Sharon Van Etten On Her Time Working As A Music Publicist

Sharon Van Etten’s latest album because i was in love tends to get overlooked in Sharon’s discography, but it was the blueprint for what fans have grown to love about and expect from her. The lyrics were personal enough to tell her story but also universal, a blank canvas on which you could sketch your own desires and fears.

To hear Sharon tell it, because i was in love documented an innocent time, a specific moment in her 20s when her songs doubled as her journal (they still do). After a college stint in Tennessee, she had moved home to New Jersey, living with her parents and recording hundreds of songs in their basement on her laptop’s internal mike. She burned CD-Rs of her latest demos, which she’d give out at her shows in bars scattered across Brooklyn and New York. She worked at a wine store back then, and paper bags with holes in them ended up becoming DIY album artwork. If someone sent her an email to say her music had hit a nerve, Sharon made sure she wrote back. 

That’s about as big as she dreamed. She wanted to connect with people by making music that was an act of both expression and self-exploration. And that’s still the heart of what Sharon values as an artist.  

I remember when you worked as a publicist. Was it a difficult? You’re promoting other people’s music, but you likely just wanted to work on your own.

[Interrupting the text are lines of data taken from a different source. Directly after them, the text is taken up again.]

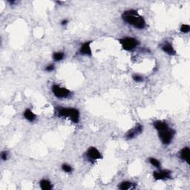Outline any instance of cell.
<instances>
[{
	"label": "cell",
	"instance_id": "20",
	"mask_svg": "<svg viewBox=\"0 0 190 190\" xmlns=\"http://www.w3.org/2000/svg\"><path fill=\"white\" fill-rule=\"evenodd\" d=\"M132 78H133L134 80L136 81V82H142V81L143 80V77L139 75H134L133 77H132Z\"/></svg>",
	"mask_w": 190,
	"mask_h": 190
},
{
	"label": "cell",
	"instance_id": "22",
	"mask_svg": "<svg viewBox=\"0 0 190 190\" xmlns=\"http://www.w3.org/2000/svg\"><path fill=\"white\" fill-rule=\"evenodd\" d=\"M54 69V66L53 64L49 65V66H48L47 67H46V71H53Z\"/></svg>",
	"mask_w": 190,
	"mask_h": 190
},
{
	"label": "cell",
	"instance_id": "6",
	"mask_svg": "<svg viewBox=\"0 0 190 190\" xmlns=\"http://www.w3.org/2000/svg\"><path fill=\"white\" fill-rule=\"evenodd\" d=\"M171 171L169 170H162L160 171H154V177L156 180H163V179L169 178Z\"/></svg>",
	"mask_w": 190,
	"mask_h": 190
},
{
	"label": "cell",
	"instance_id": "16",
	"mask_svg": "<svg viewBox=\"0 0 190 190\" xmlns=\"http://www.w3.org/2000/svg\"><path fill=\"white\" fill-rule=\"evenodd\" d=\"M53 57L55 60V61H60L62 60L63 57H64V54L62 52H57L54 53L53 55Z\"/></svg>",
	"mask_w": 190,
	"mask_h": 190
},
{
	"label": "cell",
	"instance_id": "21",
	"mask_svg": "<svg viewBox=\"0 0 190 190\" xmlns=\"http://www.w3.org/2000/svg\"><path fill=\"white\" fill-rule=\"evenodd\" d=\"M1 158L3 160H7V158H8V153L6 152H2V154H1Z\"/></svg>",
	"mask_w": 190,
	"mask_h": 190
},
{
	"label": "cell",
	"instance_id": "14",
	"mask_svg": "<svg viewBox=\"0 0 190 190\" xmlns=\"http://www.w3.org/2000/svg\"><path fill=\"white\" fill-rule=\"evenodd\" d=\"M154 128H156L158 131H160V130L165 129V128H168V126L166 123L164 122H161V121H157L154 123Z\"/></svg>",
	"mask_w": 190,
	"mask_h": 190
},
{
	"label": "cell",
	"instance_id": "23",
	"mask_svg": "<svg viewBox=\"0 0 190 190\" xmlns=\"http://www.w3.org/2000/svg\"><path fill=\"white\" fill-rule=\"evenodd\" d=\"M67 23H68V21H67V20H63L62 23H61V24H62V25H64V24H66Z\"/></svg>",
	"mask_w": 190,
	"mask_h": 190
},
{
	"label": "cell",
	"instance_id": "9",
	"mask_svg": "<svg viewBox=\"0 0 190 190\" xmlns=\"http://www.w3.org/2000/svg\"><path fill=\"white\" fill-rule=\"evenodd\" d=\"M80 53L83 54L85 55H91V50L90 48V42H87L83 44L80 48Z\"/></svg>",
	"mask_w": 190,
	"mask_h": 190
},
{
	"label": "cell",
	"instance_id": "18",
	"mask_svg": "<svg viewBox=\"0 0 190 190\" xmlns=\"http://www.w3.org/2000/svg\"><path fill=\"white\" fill-rule=\"evenodd\" d=\"M62 170L66 172H71L72 171V168L69 166V165H67V164H63L62 166Z\"/></svg>",
	"mask_w": 190,
	"mask_h": 190
},
{
	"label": "cell",
	"instance_id": "8",
	"mask_svg": "<svg viewBox=\"0 0 190 190\" xmlns=\"http://www.w3.org/2000/svg\"><path fill=\"white\" fill-rule=\"evenodd\" d=\"M142 132H143V126L141 125L138 124V126H136L135 128L130 130L129 132H128L127 135H126V138H127V139H132V138H134L136 135H138V134L141 133Z\"/></svg>",
	"mask_w": 190,
	"mask_h": 190
},
{
	"label": "cell",
	"instance_id": "7",
	"mask_svg": "<svg viewBox=\"0 0 190 190\" xmlns=\"http://www.w3.org/2000/svg\"><path fill=\"white\" fill-rule=\"evenodd\" d=\"M87 155L89 158H90L92 160H97V159H100L102 158V155L100 153V152L94 147H91L87 152Z\"/></svg>",
	"mask_w": 190,
	"mask_h": 190
},
{
	"label": "cell",
	"instance_id": "13",
	"mask_svg": "<svg viewBox=\"0 0 190 190\" xmlns=\"http://www.w3.org/2000/svg\"><path fill=\"white\" fill-rule=\"evenodd\" d=\"M40 186L41 188L44 190H50L52 189V186L50 181L47 180H42L40 181Z\"/></svg>",
	"mask_w": 190,
	"mask_h": 190
},
{
	"label": "cell",
	"instance_id": "1",
	"mask_svg": "<svg viewBox=\"0 0 190 190\" xmlns=\"http://www.w3.org/2000/svg\"><path fill=\"white\" fill-rule=\"evenodd\" d=\"M122 19L126 23L132 24L137 28L143 29L146 27V22L141 16L135 11H128L122 14Z\"/></svg>",
	"mask_w": 190,
	"mask_h": 190
},
{
	"label": "cell",
	"instance_id": "10",
	"mask_svg": "<svg viewBox=\"0 0 190 190\" xmlns=\"http://www.w3.org/2000/svg\"><path fill=\"white\" fill-rule=\"evenodd\" d=\"M162 49L164 52L169 55H175L176 54L175 51L174 50V48L172 47V45L171 44H165L162 46Z\"/></svg>",
	"mask_w": 190,
	"mask_h": 190
},
{
	"label": "cell",
	"instance_id": "5",
	"mask_svg": "<svg viewBox=\"0 0 190 190\" xmlns=\"http://www.w3.org/2000/svg\"><path fill=\"white\" fill-rule=\"evenodd\" d=\"M52 91L55 96L60 98L67 97L70 94V91L68 89H65V88H61L57 85L52 87Z\"/></svg>",
	"mask_w": 190,
	"mask_h": 190
},
{
	"label": "cell",
	"instance_id": "4",
	"mask_svg": "<svg viewBox=\"0 0 190 190\" xmlns=\"http://www.w3.org/2000/svg\"><path fill=\"white\" fill-rule=\"evenodd\" d=\"M158 133H159V137L161 139L162 143L164 144L167 145L171 143L172 138H173V134H172L171 130L169 128V127L165 129L158 131Z\"/></svg>",
	"mask_w": 190,
	"mask_h": 190
},
{
	"label": "cell",
	"instance_id": "19",
	"mask_svg": "<svg viewBox=\"0 0 190 190\" xmlns=\"http://www.w3.org/2000/svg\"><path fill=\"white\" fill-rule=\"evenodd\" d=\"M181 30L183 33H188L189 31V25L188 24H182Z\"/></svg>",
	"mask_w": 190,
	"mask_h": 190
},
{
	"label": "cell",
	"instance_id": "17",
	"mask_svg": "<svg viewBox=\"0 0 190 190\" xmlns=\"http://www.w3.org/2000/svg\"><path fill=\"white\" fill-rule=\"evenodd\" d=\"M149 162L151 163V164L152 165H153L154 166H155V167L157 168H159L160 166V163L159 162V160H158L157 159H155V158H150L149 159Z\"/></svg>",
	"mask_w": 190,
	"mask_h": 190
},
{
	"label": "cell",
	"instance_id": "12",
	"mask_svg": "<svg viewBox=\"0 0 190 190\" xmlns=\"http://www.w3.org/2000/svg\"><path fill=\"white\" fill-rule=\"evenodd\" d=\"M24 116L28 120L30 121V122L34 121V120H35V118H36V115H34L30 109H27L24 111Z\"/></svg>",
	"mask_w": 190,
	"mask_h": 190
},
{
	"label": "cell",
	"instance_id": "3",
	"mask_svg": "<svg viewBox=\"0 0 190 190\" xmlns=\"http://www.w3.org/2000/svg\"><path fill=\"white\" fill-rule=\"evenodd\" d=\"M120 42L122 45V48L126 50V51L133 50L138 45V40H136L135 39L131 37H126L121 39V40H120Z\"/></svg>",
	"mask_w": 190,
	"mask_h": 190
},
{
	"label": "cell",
	"instance_id": "11",
	"mask_svg": "<svg viewBox=\"0 0 190 190\" xmlns=\"http://www.w3.org/2000/svg\"><path fill=\"white\" fill-rule=\"evenodd\" d=\"M189 154H190V151L188 147H186V148H183L182 149L181 152V157L183 160H186L188 164H189Z\"/></svg>",
	"mask_w": 190,
	"mask_h": 190
},
{
	"label": "cell",
	"instance_id": "2",
	"mask_svg": "<svg viewBox=\"0 0 190 190\" xmlns=\"http://www.w3.org/2000/svg\"><path fill=\"white\" fill-rule=\"evenodd\" d=\"M57 115L60 117H69L74 123H78L79 122V111L75 109H60L57 111Z\"/></svg>",
	"mask_w": 190,
	"mask_h": 190
},
{
	"label": "cell",
	"instance_id": "15",
	"mask_svg": "<svg viewBox=\"0 0 190 190\" xmlns=\"http://www.w3.org/2000/svg\"><path fill=\"white\" fill-rule=\"evenodd\" d=\"M132 183L130 182H128V181H126V182H123L122 183L120 186V189L122 190H127L129 189L132 187Z\"/></svg>",
	"mask_w": 190,
	"mask_h": 190
}]
</instances>
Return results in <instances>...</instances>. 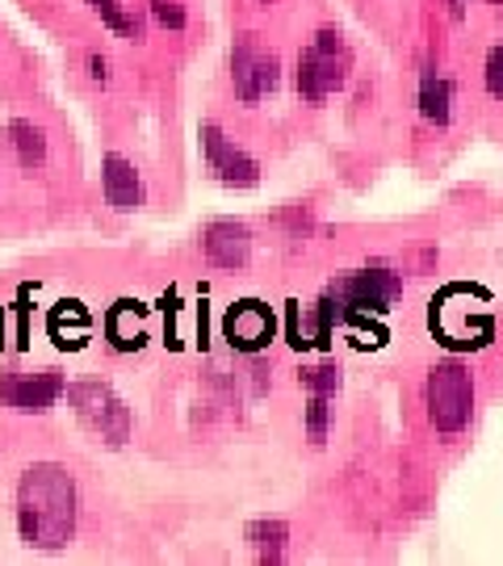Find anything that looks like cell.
<instances>
[{
	"label": "cell",
	"mask_w": 503,
	"mask_h": 566,
	"mask_svg": "<svg viewBox=\"0 0 503 566\" xmlns=\"http://www.w3.org/2000/svg\"><path fill=\"white\" fill-rule=\"evenodd\" d=\"M332 294L340 298L344 315H369V311L383 315V311L399 303L402 277L390 273V269H361V273H348Z\"/></svg>",
	"instance_id": "cell-7"
},
{
	"label": "cell",
	"mask_w": 503,
	"mask_h": 566,
	"mask_svg": "<svg viewBox=\"0 0 503 566\" xmlns=\"http://www.w3.org/2000/svg\"><path fill=\"white\" fill-rule=\"evenodd\" d=\"M486 93L503 102V46H491V55H486Z\"/></svg>",
	"instance_id": "cell-19"
},
{
	"label": "cell",
	"mask_w": 503,
	"mask_h": 566,
	"mask_svg": "<svg viewBox=\"0 0 503 566\" xmlns=\"http://www.w3.org/2000/svg\"><path fill=\"white\" fill-rule=\"evenodd\" d=\"M63 395H67V403L76 411V420H81L93 437H101L105 446H126V441H130L135 416H130V407L122 403V395L114 386L76 382V386H67Z\"/></svg>",
	"instance_id": "cell-3"
},
{
	"label": "cell",
	"mask_w": 503,
	"mask_h": 566,
	"mask_svg": "<svg viewBox=\"0 0 503 566\" xmlns=\"http://www.w3.org/2000/svg\"><path fill=\"white\" fill-rule=\"evenodd\" d=\"M201 252L214 269H243L252 256V231L235 219H214L201 231Z\"/></svg>",
	"instance_id": "cell-9"
},
{
	"label": "cell",
	"mask_w": 503,
	"mask_h": 566,
	"mask_svg": "<svg viewBox=\"0 0 503 566\" xmlns=\"http://www.w3.org/2000/svg\"><path fill=\"white\" fill-rule=\"evenodd\" d=\"M495 4H503V0H495Z\"/></svg>",
	"instance_id": "cell-22"
},
{
	"label": "cell",
	"mask_w": 503,
	"mask_h": 566,
	"mask_svg": "<svg viewBox=\"0 0 503 566\" xmlns=\"http://www.w3.org/2000/svg\"><path fill=\"white\" fill-rule=\"evenodd\" d=\"M348 76V51L336 30H319V39L298 55V93L306 102H327Z\"/></svg>",
	"instance_id": "cell-4"
},
{
	"label": "cell",
	"mask_w": 503,
	"mask_h": 566,
	"mask_svg": "<svg viewBox=\"0 0 503 566\" xmlns=\"http://www.w3.org/2000/svg\"><path fill=\"white\" fill-rule=\"evenodd\" d=\"M420 114L437 126L449 122V81H441L437 72H428L420 84Z\"/></svg>",
	"instance_id": "cell-14"
},
{
	"label": "cell",
	"mask_w": 503,
	"mask_h": 566,
	"mask_svg": "<svg viewBox=\"0 0 503 566\" xmlns=\"http://www.w3.org/2000/svg\"><path fill=\"white\" fill-rule=\"evenodd\" d=\"M93 9L101 13V21L109 25V30H118L122 39H143V21L122 4V0H93Z\"/></svg>",
	"instance_id": "cell-15"
},
{
	"label": "cell",
	"mask_w": 503,
	"mask_h": 566,
	"mask_svg": "<svg viewBox=\"0 0 503 566\" xmlns=\"http://www.w3.org/2000/svg\"><path fill=\"white\" fill-rule=\"evenodd\" d=\"M248 546L256 549L261 563H282L290 546V525L285 521H252L248 525Z\"/></svg>",
	"instance_id": "cell-12"
},
{
	"label": "cell",
	"mask_w": 503,
	"mask_h": 566,
	"mask_svg": "<svg viewBox=\"0 0 503 566\" xmlns=\"http://www.w3.org/2000/svg\"><path fill=\"white\" fill-rule=\"evenodd\" d=\"M9 143H13V151H18V160L25 168H39L46 160V135H42V126H34V122L25 118L13 122L9 126Z\"/></svg>",
	"instance_id": "cell-13"
},
{
	"label": "cell",
	"mask_w": 503,
	"mask_h": 566,
	"mask_svg": "<svg viewBox=\"0 0 503 566\" xmlns=\"http://www.w3.org/2000/svg\"><path fill=\"white\" fill-rule=\"evenodd\" d=\"M201 156H206V168L231 189L261 185V164L252 160L235 139H227V130L214 122H201Z\"/></svg>",
	"instance_id": "cell-6"
},
{
	"label": "cell",
	"mask_w": 503,
	"mask_h": 566,
	"mask_svg": "<svg viewBox=\"0 0 503 566\" xmlns=\"http://www.w3.org/2000/svg\"><path fill=\"white\" fill-rule=\"evenodd\" d=\"M277 72H282L277 55L264 51L252 34H243V39L235 42V51H231V84H235V97H240L243 105H256L264 93H273L277 81H282Z\"/></svg>",
	"instance_id": "cell-5"
},
{
	"label": "cell",
	"mask_w": 503,
	"mask_h": 566,
	"mask_svg": "<svg viewBox=\"0 0 503 566\" xmlns=\"http://www.w3.org/2000/svg\"><path fill=\"white\" fill-rule=\"evenodd\" d=\"M227 340L240 353H261L264 344L273 340V315L261 303H235L227 311Z\"/></svg>",
	"instance_id": "cell-10"
},
{
	"label": "cell",
	"mask_w": 503,
	"mask_h": 566,
	"mask_svg": "<svg viewBox=\"0 0 503 566\" xmlns=\"http://www.w3.org/2000/svg\"><path fill=\"white\" fill-rule=\"evenodd\" d=\"M264 4H269V0H264Z\"/></svg>",
	"instance_id": "cell-23"
},
{
	"label": "cell",
	"mask_w": 503,
	"mask_h": 566,
	"mask_svg": "<svg viewBox=\"0 0 503 566\" xmlns=\"http://www.w3.org/2000/svg\"><path fill=\"white\" fill-rule=\"evenodd\" d=\"M428 420L437 432H462L474 416V378L462 361H437L423 382Z\"/></svg>",
	"instance_id": "cell-2"
},
{
	"label": "cell",
	"mask_w": 503,
	"mask_h": 566,
	"mask_svg": "<svg viewBox=\"0 0 503 566\" xmlns=\"http://www.w3.org/2000/svg\"><path fill=\"white\" fill-rule=\"evenodd\" d=\"M151 9H156V21H160V25H168V30H185L181 0H151Z\"/></svg>",
	"instance_id": "cell-20"
},
{
	"label": "cell",
	"mask_w": 503,
	"mask_h": 566,
	"mask_svg": "<svg viewBox=\"0 0 503 566\" xmlns=\"http://www.w3.org/2000/svg\"><path fill=\"white\" fill-rule=\"evenodd\" d=\"M101 185H105V202L114 206V210H139L143 206V181L139 172H135V164L118 156V151H109L105 160H101Z\"/></svg>",
	"instance_id": "cell-11"
},
{
	"label": "cell",
	"mask_w": 503,
	"mask_h": 566,
	"mask_svg": "<svg viewBox=\"0 0 503 566\" xmlns=\"http://www.w3.org/2000/svg\"><path fill=\"white\" fill-rule=\"evenodd\" d=\"M88 76H93V81H109V63L101 60V55H93V60H88Z\"/></svg>",
	"instance_id": "cell-21"
},
{
	"label": "cell",
	"mask_w": 503,
	"mask_h": 566,
	"mask_svg": "<svg viewBox=\"0 0 503 566\" xmlns=\"http://www.w3.org/2000/svg\"><path fill=\"white\" fill-rule=\"evenodd\" d=\"M130 311H135L130 303H118L114 311H109V319H105V332H109L114 348H139L143 344L139 319H135V324H126V319H130Z\"/></svg>",
	"instance_id": "cell-16"
},
{
	"label": "cell",
	"mask_w": 503,
	"mask_h": 566,
	"mask_svg": "<svg viewBox=\"0 0 503 566\" xmlns=\"http://www.w3.org/2000/svg\"><path fill=\"white\" fill-rule=\"evenodd\" d=\"M327 424H332L327 395H311V403H306V437H311V446H323V441H327Z\"/></svg>",
	"instance_id": "cell-18"
},
{
	"label": "cell",
	"mask_w": 503,
	"mask_h": 566,
	"mask_svg": "<svg viewBox=\"0 0 503 566\" xmlns=\"http://www.w3.org/2000/svg\"><path fill=\"white\" fill-rule=\"evenodd\" d=\"M76 479L60 462H34L18 483V528L25 546L63 549L76 533Z\"/></svg>",
	"instance_id": "cell-1"
},
{
	"label": "cell",
	"mask_w": 503,
	"mask_h": 566,
	"mask_svg": "<svg viewBox=\"0 0 503 566\" xmlns=\"http://www.w3.org/2000/svg\"><path fill=\"white\" fill-rule=\"evenodd\" d=\"M298 382L311 390V395H336L340 390V365L336 361H315V365H302L298 369Z\"/></svg>",
	"instance_id": "cell-17"
},
{
	"label": "cell",
	"mask_w": 503,
	"mask_h": 566,
	"mask_svg": "<svg viewBox=\"0 0 503 566\" xmlns=\"http://www.w3.org/2000/svg\"><path fill=\"white\" fill-rule=\"evenodd\" d=\"M67 382L60 369H39V374H4L0 378V399L13 411H46L60 399Z\"/></svg>",
	"instance_id": "cell-8"
}]
</instances>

Yeah, I mean, I have to say Ben (Goldberg) is one of the most beautiful people I know. He has a heart of gold, that guy. I feel very lucky… I started as an intern and one of my friends that I went to college with at Middle Tennessee State was his assistant. She was teaching me what she was learning along the way, too. I had just moved to New York and was working at a wine store. I was interested in the business side of things because I knew that one day, I wanted to put out a record. I knew that I was so far from that when I started working. I didn’t even want him to know I was a musician, so I didn’t tell him. Then I was hand-making CDs out of my house and learning what blogs were. I had no idea.

I know it sounds silly, but it wasn’t like I was an employee for a little while. He hired me after some time, but I had no idea what I was doing. I had no real aspirations other than, I love music and I love playing. I wasn’t thinking of starting a real career. I just felt lucky to be able to live in New York and play at these dive bars at one in the morning. At the time, I just wanted to figure out how to keep a job and how to live in New York. Working at a label seemed really fun and working with my friend, and at the time Beirut’s following was growing so fast. I learned a lot because it happened at a really fast rate.

Sometimes bands grow so fast and then shoot back down just as quickly. You can learn a lot from watching a band grow quickly—what to do and what not to do.

Absolutely. I’ve always been a fan of the slow build. Whether it be with my career, or my songs, or life. Just growing at a slower rate. When I look at bands today, where it is like the SoundCloud phenomenon or whatever, it’s like you have one really big song and you get a record deal. Then that record does well because of that one song, but then you set the bar so high for yourself starting out, that the pressure’s too much. It’s much harder on kids today.

I’m in my 30s, so I’m not like a grandma by any means, but I feel like it’s happened at such a rate that I don’t even know what the music industry is, or how people find music anymore. I don’t know how kids don’t feel pressured after they have a successful song, let alone if one album’s successful. The kind of pressure that’s put on them by labels now… I feel bad for them.